If the binary representation of ASCII value of character 'g' is 01100111 and 'o' is 01101111, first two bytes would be

00101100 11110110

(note that space is provided between two bytes only for clarity; in the file itself all of those bits would be consecutive.)

The last byte may not contain 8 meaningful bits, you should pad remaining it with 0 bits in remaining places.

You can look at the function given here which accumulates bits and writes a byte to a file.

What you have to do?

We have provided the starter code that creates an array asciiCount of size ASCII_SIZE which stores the count of each character at the index of that character’s ASCII value. Value of ASCII_SIZE is 256, defined in huffman.h file.

e.g if input file contains character ‘a’ three times and ASCII value of ‘a’ is 97, asciiCount[97] will store value 3.

To create and maintain the sorted list of trees according to their weight, you should implement a linked list, with each node containing the count and and an address that points to the root of binary tree.i You should only create tree nodes for characters having non zero count in array asciiCount. We have also given you sample header file which has structure definitions that you will need to implement binary tree and linked list. You have the flexibility, however to design or modify all the files.

You will have to use bit-wise operations for generating the header information. You should use "<<", ">>" , "|" and "&" bit-wise operators and different masks to split the character into chunks of bits desired and shift operators to move the extracted bits to correct positions.

Your program should read an input file (its filename will be provided to the program as argv[1]) and produce three output files : pa15 inputFileName outputFilename1 outputFilename2 outputFilename3

Output file 1 should consist only the characters that appear in the input file and their count, separated by a ‘:’ character. Characters should be sorted in the ascending order according to the count. If two characters have the same number of occurrence, character with the smaller ASCII value should appear first. Do not include any other extra characters. Sample files gophers_sorted, basic_sorted, woods_sorted, para_sorted are provided for corresponding input files.

Input file may contain any character in the ASCII table. First character that you see in basic_sorted file followed by count 1 is the newline character.

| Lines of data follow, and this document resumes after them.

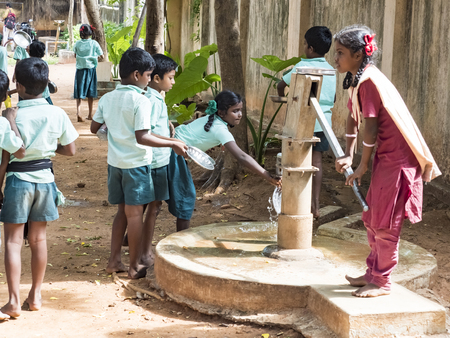 PUDUCHERRY, TAMIL NADU, INDIA - DECEMBER Circa, 2018. Unidentified poor classmates children with uniforms queueing outdoors to clean their plate at the well before eating. Lunch time, unhealthy food in public government school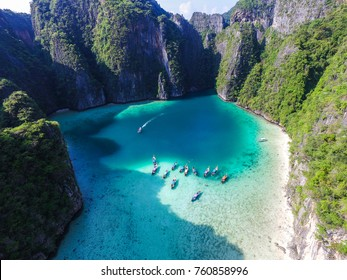 "Aerial top view of turquoise lagoon in heart shape ""Love"" inside of rocky tropical island. It's natural swimming pool at Phi Phi Leh island, Krabi, Thailand"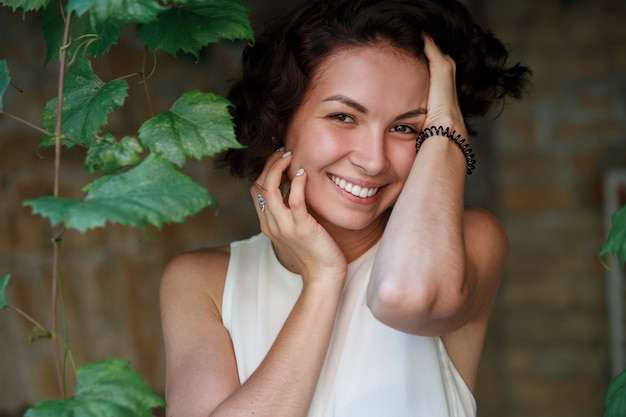 Schattig dromenmeisje met kort krullend haar. portret van glimlachende emotionele vrouw op stadsstraat in zonnige dag. gelukkige jonge dames gezicht buitenshuis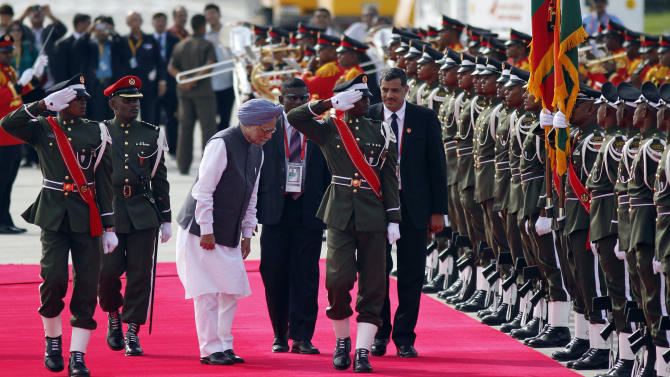 Indian Prime Minister Manmohan Singh bows in front of a flag of India and Maldives during a guard of honor after his arrival in Addu, Maldives, Wednesday,  Nov. 9, 2011. The heads of eight South Asian Association for Regional Cooperation (SAARC) countries are meeting in this Indian Ocean archipelago on Nov. 10 and 11. (AP Photo/Sinan Hussain)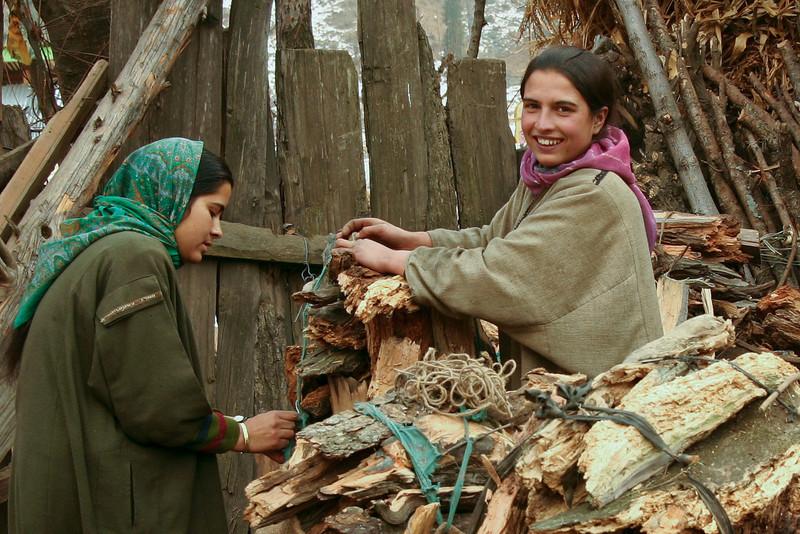 Kashmiri girls bundle firewood to take to the bazaar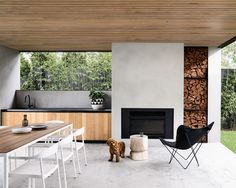 Outdoor kitchens: Round up of the best! Timber and concrete outdoor kitchen, sle… Outdoor kitchens: Round up of the best! Timber and concrete outdoor kitchen, sleek outdoor kitchen, modern outdoor kitchen House, Home, House With Porch, Outdoor Kitchen Design, Outdoor Rooms, Modern Outdoor Kitchen, Porch Design, Modern, Outdoor Fireplace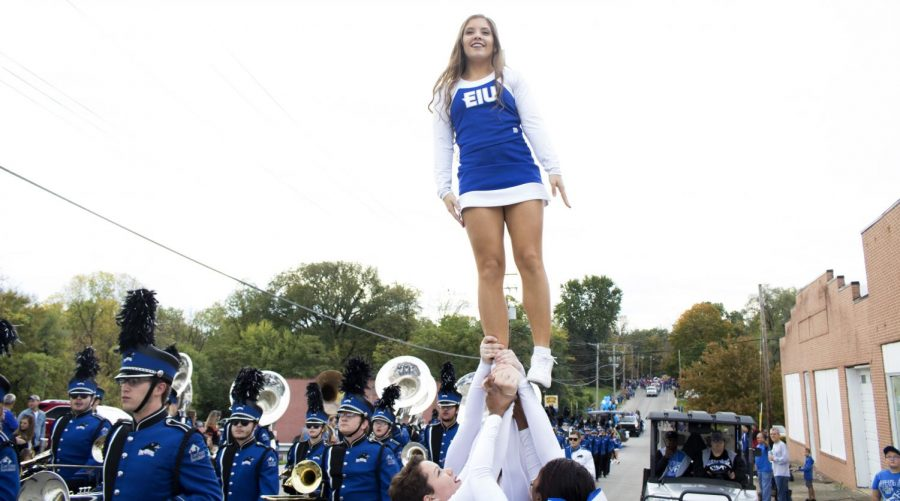 An Eastern cheerleader is held up along side the marching band at the homecoming parade on Seventh street.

Output file 2 should consist of characters and stream of 0 and 1 (‘0’ and ‘1’ are characters and not bits) corresponding to the Huffman code of the character, seperated by ':' character. Sample files gophers_huffman, basic_huffman, woods_huffman, para_huffman are provided for corresponding input files.

Output file 3 should contain the header information which is the representation of the encoding binary tree using pre-order traversal. The last byte in the output file may need padding bits of 0 in least significant positions. Sample files gophers_header, basic_header, woods_header and para_header are provided for corresponding input files.

Testing your code

You will need to write your own makefile to implement the code. We have provided you with input files and expected files in the inputs and expected folders respectively. You should use ‘diff’ command to ensure that there is no difference between the expected files and your output files for the given input files. You can use "xxd" command which creates a hexdump of the given input file, which shows the contents of a file in hexadecimal representation for byte-wise comparison of expected header file and your header file.

What to turn in :

  1. All source files you need to compile and create the executable.
  2. A Makefile that specifies a target called all that builds producing an executable that must be called pa15. Your Makefile should also contain a target called clean that removes all intermediate files. Your executable ‘pa15’ should accept three arguments. E.g.:

./pa15 gophers gophers_sorted gophers_huffman gophers_header

Deadlines :

You can submit this assignment till Friday, 28th April. As this is the dead exam week and you may have a hectic schedule, you can also take free extension till Sunday, 30th April. There will be late penalty charged for every day after Sunday till Wednesday. We will not accept any submission after Wednesday 3rd May.